* Extracted text:
+--
In this essay I will be explaining how Ron Suskind presents the difficulties of Cedric’s education in part one and part two of his articles. This story is about a boy named Cedric who faces difficulties in his school, Ballou High due to the reputation of his school. His school is ‘crime infested’ and he receives a lot of verbal abuse from students at Ballou High and M.I.T. Throughout the articles Suskind uses various language devices such as metaphors, personification and hyperbole, to suggest that Cedric had a difficulty with his education.
One language device Ron Suskind uses in his articles is the metaphor. An example of when he uses a metaphor in part one is, ‘The arduous odyssey of Cedric’. This metaphor talks about how Cedric faces individual problems at his school, Ballou High, such as bullying and underachieving. The quote is trying to imply that Cedric is on a long, difficult journey, just like the character in the Greek myth the odyssey. We can see this where it says ‘arduous odyssey’, it is explaining that Cedric is struggling in school. The word ‘arduous’ suggests that for Cedric to achieve well it will involve or require strenuous effort, it will be difficult and tiring. The Odyssey is a Greek myth about a guy who goes on a long, hard journey to achieve what he wants. This is how Suskind tells us that Cedric is having a difficult and tiring time at Ballou High.
The metaphor ‘The arduous odyssey of Cedric’ talks about Cedric’s journey and individual problems at Ballou High. However Suskind uses a different metaphor, ‘I tell him those people on the sideline already out of the race’ which talks about the problems that Cedric and the achieving students face as a collective. Here we can see that Cedric is trying to achieve good grades at M.I.T but his journey to have a great education is like a race. It is competitive and there are a lot of obstacles in the way. He needs to stay focused and not look at other people in the race hence why his teacher tells him ‘people on the sideline are already out of the race’. This quote shows Cedric as part of a collective because everybody in the race is facing the same thing. They all want to come first but in order to do that they all need to focus. This is how Suskind contrasts the two quotes.
+--
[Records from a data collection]
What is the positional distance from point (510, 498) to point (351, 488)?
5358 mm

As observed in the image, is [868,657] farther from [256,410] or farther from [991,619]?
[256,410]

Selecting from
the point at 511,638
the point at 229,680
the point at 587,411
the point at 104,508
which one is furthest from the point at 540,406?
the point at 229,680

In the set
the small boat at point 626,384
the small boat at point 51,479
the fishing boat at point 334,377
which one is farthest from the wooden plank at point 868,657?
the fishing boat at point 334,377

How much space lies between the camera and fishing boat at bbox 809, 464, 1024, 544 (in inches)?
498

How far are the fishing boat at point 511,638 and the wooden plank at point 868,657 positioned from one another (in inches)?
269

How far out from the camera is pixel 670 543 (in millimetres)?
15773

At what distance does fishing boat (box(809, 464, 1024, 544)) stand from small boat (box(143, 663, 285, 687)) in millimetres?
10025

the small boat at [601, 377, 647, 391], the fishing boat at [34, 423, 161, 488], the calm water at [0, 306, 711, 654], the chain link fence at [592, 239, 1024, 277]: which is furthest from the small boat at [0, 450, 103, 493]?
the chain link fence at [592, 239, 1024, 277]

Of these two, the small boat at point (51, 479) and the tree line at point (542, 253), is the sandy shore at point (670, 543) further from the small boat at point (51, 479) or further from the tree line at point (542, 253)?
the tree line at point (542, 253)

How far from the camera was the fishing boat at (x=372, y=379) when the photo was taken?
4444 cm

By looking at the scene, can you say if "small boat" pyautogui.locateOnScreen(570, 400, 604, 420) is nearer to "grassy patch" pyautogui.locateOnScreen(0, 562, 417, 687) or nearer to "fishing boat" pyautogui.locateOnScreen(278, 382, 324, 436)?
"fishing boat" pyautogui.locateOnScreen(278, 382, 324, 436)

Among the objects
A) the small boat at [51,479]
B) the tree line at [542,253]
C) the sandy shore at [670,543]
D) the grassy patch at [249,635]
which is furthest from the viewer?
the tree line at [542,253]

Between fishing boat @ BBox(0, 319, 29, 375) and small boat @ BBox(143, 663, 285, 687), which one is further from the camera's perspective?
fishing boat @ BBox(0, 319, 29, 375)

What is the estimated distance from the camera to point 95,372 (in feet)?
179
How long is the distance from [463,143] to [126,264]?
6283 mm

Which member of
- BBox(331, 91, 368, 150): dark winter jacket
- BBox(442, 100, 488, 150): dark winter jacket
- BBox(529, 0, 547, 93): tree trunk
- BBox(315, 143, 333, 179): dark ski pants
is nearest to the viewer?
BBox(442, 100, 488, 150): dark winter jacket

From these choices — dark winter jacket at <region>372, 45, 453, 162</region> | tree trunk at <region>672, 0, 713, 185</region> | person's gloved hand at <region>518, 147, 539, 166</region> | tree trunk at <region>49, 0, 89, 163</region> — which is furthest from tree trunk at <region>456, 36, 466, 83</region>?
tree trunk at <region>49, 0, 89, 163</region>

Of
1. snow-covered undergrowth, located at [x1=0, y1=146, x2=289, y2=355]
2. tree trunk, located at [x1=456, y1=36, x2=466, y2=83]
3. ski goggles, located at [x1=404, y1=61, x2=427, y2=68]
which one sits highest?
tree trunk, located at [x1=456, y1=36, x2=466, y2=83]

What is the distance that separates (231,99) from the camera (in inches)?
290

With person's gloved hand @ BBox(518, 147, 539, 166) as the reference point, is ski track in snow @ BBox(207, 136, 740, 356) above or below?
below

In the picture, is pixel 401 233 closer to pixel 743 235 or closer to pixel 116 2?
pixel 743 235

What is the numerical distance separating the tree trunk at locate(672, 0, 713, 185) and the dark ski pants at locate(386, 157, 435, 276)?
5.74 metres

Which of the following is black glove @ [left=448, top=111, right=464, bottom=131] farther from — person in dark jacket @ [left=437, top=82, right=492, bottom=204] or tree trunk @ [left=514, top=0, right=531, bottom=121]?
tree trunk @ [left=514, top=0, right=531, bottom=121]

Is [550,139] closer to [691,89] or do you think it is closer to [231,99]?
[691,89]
+--
* Instructions:
1. Rewrite the passage of the essay on Cedric's education from "The metaphor ‘The" to "the two quotes.", switching "race" to "marathon".
2. Express the records from the line with "With person's gloved" to the line with "5.74 metres" as a two-column CSV with the columns request and answer, one row per record. Put each value in a single quoted field and turn any line breaks into spaces.

* The responses:
1.
The metaphor ‘The arduous odyssey of Cedric’ talks about Cedric’s journey and individual problems at Ballou High. However Suskind uses a different metaphor, ‘I tell him those people on the sideline already out of the marathon’ which talks about the problems that Cedric and the achieving students face as a collective. Here we can see that Cedric is trying to achieve good grades at M.I.T but his journey to have a great education is like a marathon. It is competitive and there are a lot of obstacles in the way. He needs to stay focused and not look at other people in the marathon hence why his teacher tells him ‘people on the sideline are already out of the marathon’. This quote shows Cedric as part of a collective because everybody in the marathon is facing the same thing. They all want to come first but in order to do that they all need to focus. This is how Suskind contrasts the two quotes.

2.
request,answer
"With person's gloved hand @ BBox(518, 147, 539, 166) as the reference point, is ski track in snow @ BBox(207, 136, 740, 356) above or below?","below"
"In the picture, is pixel 401 233 closer to pixel 743 235 or closer to pixel 116 2?","pixel 743 235"
"What is the numerical distance separating the tree trunk at locate(672, 0, 713, 185) and the dark ski pants at locate(386, 157, 435, 276)?","5.74 metres"